(Proteus vulgaris)
5’-C A G C T G-3’
3’-G T C G A C-5’
Reaction Temperature: 37°C
Prototype: PvuII
Inactivation Temperature (20 min): no
Reaction Buffer:
1x Medium Buffer: 10 mM Tris-HCl (pH 7.5 at 37°C), 10 mM MgCl2, 1 mM dithiothreitol, 50 mM NaCl, 100 µg/ml bovine serum albumin.
Unit Definition: One unit is the amount of enzyme required to completely digest 1 µg of lambda DNA in 1 hr in a total reaction volume of 50 µl.

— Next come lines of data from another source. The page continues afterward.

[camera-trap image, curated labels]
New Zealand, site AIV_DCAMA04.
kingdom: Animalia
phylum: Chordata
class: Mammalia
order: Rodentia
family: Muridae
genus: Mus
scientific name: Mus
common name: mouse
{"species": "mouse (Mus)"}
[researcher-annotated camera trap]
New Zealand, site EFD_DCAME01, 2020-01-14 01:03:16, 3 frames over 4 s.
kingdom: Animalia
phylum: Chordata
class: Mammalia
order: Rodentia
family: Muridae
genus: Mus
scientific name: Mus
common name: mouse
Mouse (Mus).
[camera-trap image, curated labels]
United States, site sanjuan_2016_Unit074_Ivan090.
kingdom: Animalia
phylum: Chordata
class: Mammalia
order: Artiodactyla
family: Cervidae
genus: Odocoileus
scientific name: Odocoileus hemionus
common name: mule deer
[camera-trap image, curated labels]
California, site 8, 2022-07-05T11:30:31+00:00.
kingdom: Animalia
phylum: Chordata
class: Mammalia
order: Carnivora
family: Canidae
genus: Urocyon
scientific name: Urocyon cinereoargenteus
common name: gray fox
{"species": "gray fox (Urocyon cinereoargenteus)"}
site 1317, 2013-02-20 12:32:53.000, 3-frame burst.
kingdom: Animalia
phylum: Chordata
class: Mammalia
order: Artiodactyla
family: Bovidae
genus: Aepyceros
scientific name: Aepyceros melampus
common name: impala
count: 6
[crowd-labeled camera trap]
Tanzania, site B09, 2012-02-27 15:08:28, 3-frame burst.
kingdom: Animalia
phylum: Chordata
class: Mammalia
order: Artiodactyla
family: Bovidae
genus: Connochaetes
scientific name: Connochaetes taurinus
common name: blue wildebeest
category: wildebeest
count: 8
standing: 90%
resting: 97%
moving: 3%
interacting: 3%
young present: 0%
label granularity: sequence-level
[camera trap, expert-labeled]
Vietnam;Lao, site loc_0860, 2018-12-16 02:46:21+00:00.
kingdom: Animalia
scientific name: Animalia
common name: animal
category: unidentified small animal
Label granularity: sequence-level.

Assay Conditions: 10 mM Tris-HCl (pH 7.5 at 37°C), 50 mM NaCl, 10 mM MgCl2, 1 mM dithiothreitol, 100 µg/ml bovine serum albumin and 1 µg of lambda DNA. Incubation is at 37°C for 1 hr in a reaction volume of 50 µl.
To avoid star activity it is not recommended:
- to use more than 15 units per reaction;
- to incubate over 1 hr.
Storage Buffer: 10 mM Tris-HCl (pH 7.5 at 22°C), 50 mM KCl, 0.1 mM EDTA, 1 mM dithiothreitol, 100 µg/ml bovine serum albumin and 50% (v/v) glycerol.
Storage Conditions: Store at –20°C.
Quality Control:
Non-specific Endonuclease: Incubation of 30 units of PvuII with 1 µg of lambda DNA at 37°C for 16 hrs (a 480-fold over-digestion) resulted in the same sharp characteristic banding pattern as the standard assay reaction, as determined by agarose gel electrophoresis.
3'-Exonuclease: 5, 10 and 20 units of PvuII and 0.15 µg (1.15 pmol of 3'-ends) of lambda/TaqI fragments (3'-labeled with T4 DNA Polymerase and [³H]dGTP and [³H]dCTP), incubated for 1 hr at 37°C resulted in -0.03-slope of %-end label released per unit of enzyme. Reaction volume 10 µl.
5'-Exonuclease/5'-Phosphatase: Incubation of 5, 10 and 20 units of PvuII with 0.20 µg (1.8 pmol of 5'-ends) of [5'-³²P]lambda / HaeIII fragments for 1 hr at 37°C resulted in -0.01-slope of %-end label released per unit of enzyme. Reaction volume 10 µl.